**** Data provided
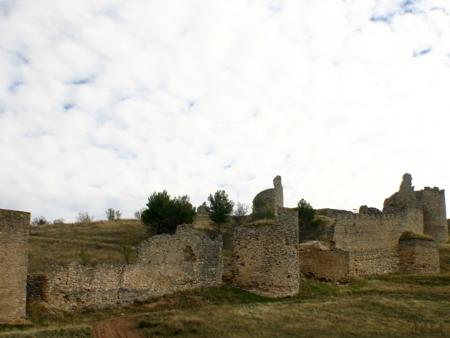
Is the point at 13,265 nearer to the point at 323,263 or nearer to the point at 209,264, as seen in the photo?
the point at 209,264

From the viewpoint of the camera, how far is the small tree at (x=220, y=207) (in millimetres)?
52156

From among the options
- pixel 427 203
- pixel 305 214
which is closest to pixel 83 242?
pixel 305 214

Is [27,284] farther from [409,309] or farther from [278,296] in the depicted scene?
[409,309]

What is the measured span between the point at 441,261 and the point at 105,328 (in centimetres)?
2746

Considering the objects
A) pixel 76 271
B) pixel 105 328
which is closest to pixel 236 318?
pixel 105 328

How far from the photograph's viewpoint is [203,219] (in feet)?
176

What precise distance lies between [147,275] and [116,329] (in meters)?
5.66

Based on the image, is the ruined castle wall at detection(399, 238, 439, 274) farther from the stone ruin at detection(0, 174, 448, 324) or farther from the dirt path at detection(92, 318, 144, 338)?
the dirt path at detection(92, 318, 144, 338)

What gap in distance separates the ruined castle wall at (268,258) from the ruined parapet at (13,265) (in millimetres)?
9872

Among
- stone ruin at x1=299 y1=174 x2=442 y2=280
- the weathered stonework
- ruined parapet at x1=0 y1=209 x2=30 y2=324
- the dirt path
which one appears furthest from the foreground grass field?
the weathered stonework

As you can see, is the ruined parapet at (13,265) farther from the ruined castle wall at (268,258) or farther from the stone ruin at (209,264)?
the ruined castle wall at (268,258)

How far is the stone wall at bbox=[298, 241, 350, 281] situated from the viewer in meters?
30.7

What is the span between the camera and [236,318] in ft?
69.7

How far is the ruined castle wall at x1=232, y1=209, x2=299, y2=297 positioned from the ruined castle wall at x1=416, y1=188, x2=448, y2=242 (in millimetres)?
21736
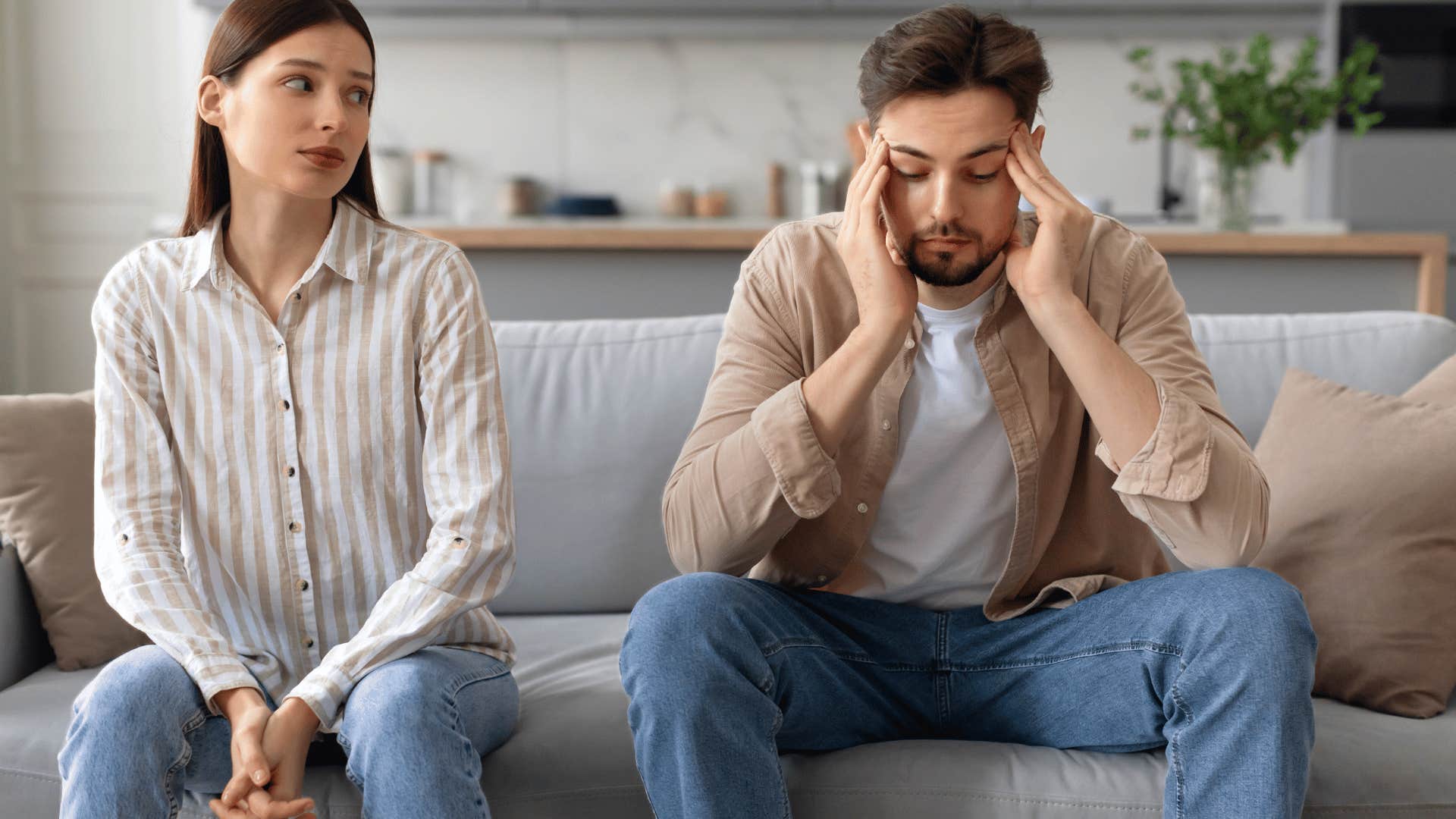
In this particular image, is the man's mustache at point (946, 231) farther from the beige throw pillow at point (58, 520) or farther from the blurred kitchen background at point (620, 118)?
the blurred kitchen background at point (620, 118)

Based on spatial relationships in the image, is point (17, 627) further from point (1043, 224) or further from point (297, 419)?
point (1043, 224)

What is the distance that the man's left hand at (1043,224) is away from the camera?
145cm

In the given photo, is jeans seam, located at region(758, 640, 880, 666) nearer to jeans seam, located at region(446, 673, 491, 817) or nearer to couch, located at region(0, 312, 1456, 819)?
couch, located at region(0, 312, 1456, 819)

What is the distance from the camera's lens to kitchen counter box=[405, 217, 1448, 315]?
273 centimetres

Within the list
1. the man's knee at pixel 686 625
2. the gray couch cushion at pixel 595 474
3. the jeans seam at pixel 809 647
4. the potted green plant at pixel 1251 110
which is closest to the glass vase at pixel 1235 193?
the potted green plant at pixel 1251 110

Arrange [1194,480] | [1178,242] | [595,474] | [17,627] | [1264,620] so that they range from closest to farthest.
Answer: [1264,620]
[1194,480]
[17,627]
[595,474]
[1178,242]

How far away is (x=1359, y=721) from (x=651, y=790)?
32.0 inches

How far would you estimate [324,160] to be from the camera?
4.72ft

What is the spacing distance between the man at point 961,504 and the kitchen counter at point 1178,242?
4.06 feet

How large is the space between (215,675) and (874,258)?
803 mm

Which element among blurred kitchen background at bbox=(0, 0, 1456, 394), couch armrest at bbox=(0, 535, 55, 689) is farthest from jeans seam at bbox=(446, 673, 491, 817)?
blurred kitchen background at bbox=(0, 0, 1456, 394)

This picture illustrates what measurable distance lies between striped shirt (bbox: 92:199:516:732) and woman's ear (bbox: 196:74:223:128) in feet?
0.40

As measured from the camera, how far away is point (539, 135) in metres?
5.28

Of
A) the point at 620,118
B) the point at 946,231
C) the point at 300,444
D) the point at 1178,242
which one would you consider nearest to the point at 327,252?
the point at 300,444
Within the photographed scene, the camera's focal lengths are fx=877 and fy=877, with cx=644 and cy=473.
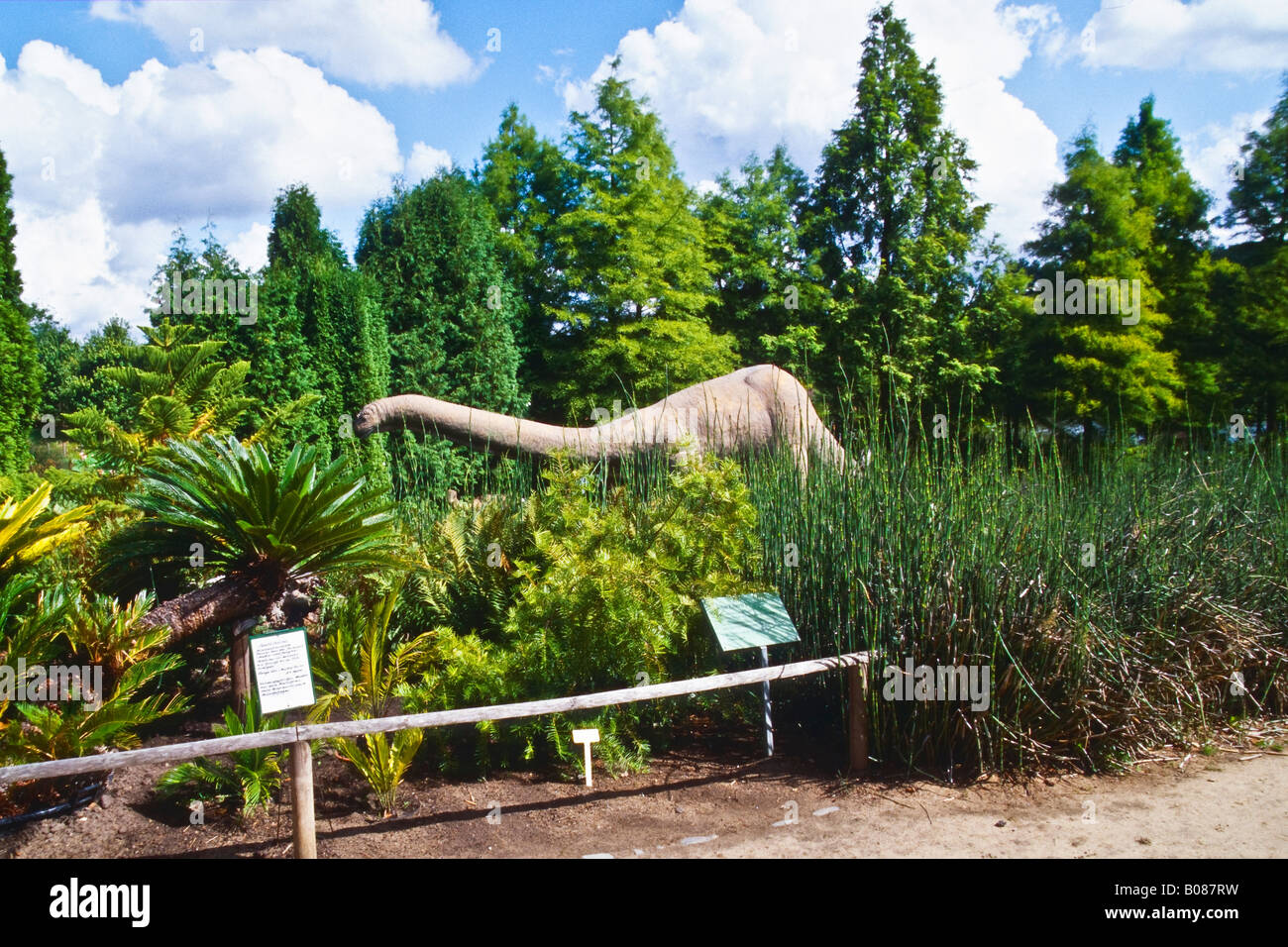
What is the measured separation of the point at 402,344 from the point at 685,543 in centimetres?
651

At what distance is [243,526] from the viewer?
319 cm

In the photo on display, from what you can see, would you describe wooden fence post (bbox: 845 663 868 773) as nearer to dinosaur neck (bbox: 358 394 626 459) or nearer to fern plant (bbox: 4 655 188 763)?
fern plant (bbox: 4 655 188 763)

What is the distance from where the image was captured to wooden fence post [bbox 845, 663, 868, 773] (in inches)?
139

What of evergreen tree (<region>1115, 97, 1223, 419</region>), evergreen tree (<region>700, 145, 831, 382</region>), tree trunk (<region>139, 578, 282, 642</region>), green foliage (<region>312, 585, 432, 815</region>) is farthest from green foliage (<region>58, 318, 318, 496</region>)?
evergreen tree (<region>1115, 97, 1223, 419</region>)

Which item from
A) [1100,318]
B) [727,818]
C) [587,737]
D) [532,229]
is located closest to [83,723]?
[587,737]

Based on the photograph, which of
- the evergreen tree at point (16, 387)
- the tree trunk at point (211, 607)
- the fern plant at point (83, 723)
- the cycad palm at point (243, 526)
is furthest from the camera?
the evergreen tree at point (16, 387)

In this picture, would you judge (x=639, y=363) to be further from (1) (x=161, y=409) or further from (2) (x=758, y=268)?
(1) (x=161, y=409)

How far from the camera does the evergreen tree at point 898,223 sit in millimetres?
15406

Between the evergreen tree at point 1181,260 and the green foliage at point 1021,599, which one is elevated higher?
the evergreen tree at point 1181,260

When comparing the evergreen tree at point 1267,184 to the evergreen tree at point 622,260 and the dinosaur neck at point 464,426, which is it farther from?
the dinosaur neck at point 464,426

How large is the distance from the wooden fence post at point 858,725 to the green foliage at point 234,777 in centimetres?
218

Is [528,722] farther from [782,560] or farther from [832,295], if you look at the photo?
[832,295]

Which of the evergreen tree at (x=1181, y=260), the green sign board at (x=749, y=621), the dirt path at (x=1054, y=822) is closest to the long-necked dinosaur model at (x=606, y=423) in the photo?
the green sign board at (x=749, y=621)

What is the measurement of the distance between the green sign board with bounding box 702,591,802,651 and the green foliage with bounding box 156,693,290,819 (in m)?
1.68
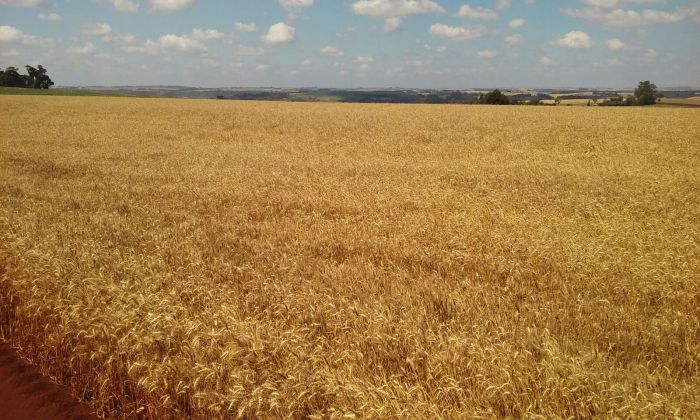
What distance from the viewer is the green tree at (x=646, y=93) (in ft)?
246

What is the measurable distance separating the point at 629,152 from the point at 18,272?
2012 centimetres

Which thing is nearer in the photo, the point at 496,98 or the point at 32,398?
the point at 32,398

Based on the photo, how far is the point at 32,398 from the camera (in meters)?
3.94

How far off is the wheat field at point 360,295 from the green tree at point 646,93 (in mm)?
77149

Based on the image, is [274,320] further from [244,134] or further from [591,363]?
[244,134]

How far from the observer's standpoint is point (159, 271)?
19.0ft

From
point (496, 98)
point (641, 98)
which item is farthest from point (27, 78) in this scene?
********
# Short task
Retype the rows from the line containing "Is [528,722] farther" through the end of the rows, including both of those lines. Leave the pictures out.

# Written answer
Is [528,722] farther from [782,560] or farther from [832,295], if you look at the photo?
[832,295]

Which of the evergreen tree at (x=1181, y=260), the green sign board at (x=749, y=621), the dirt path at (x=1054, y=822) is closest to the long-necked dinosaur model at (x=606, y=423) in the photo?
the green sign board at (x=749, y=621)

What is the measurement of the distance between the green sign board with bounding box 702,591,802,651 and the green foliage with bounding box 156,693,290,819 (in m)?
1.68
What distance from the viewer is the green tree at (x=646, y=93) (in ft)?
246

What is the measurable distance separating the point at 629,152 from the point at 18,272?
2012 centimetres

Which thing is nearer in the photo, the point at 496,98 or the point at 32,398?
the point at 32,398

Based on the photo, how far is the point at 32,398 from the camera (in meters)?
3.94

How far off is the wheat field at point 360,295 from the green tree at point 646,93 (in mm)?
77149

Based on the image, is [274,320] further from [244,134] or further from [591,363]?
[244,134]

How far from the observer's standpoint is point (159, 271)?
19.0ft

From
point (496, 98)
point (641, 98)
which item is farthest from point (27, 78) in this scene?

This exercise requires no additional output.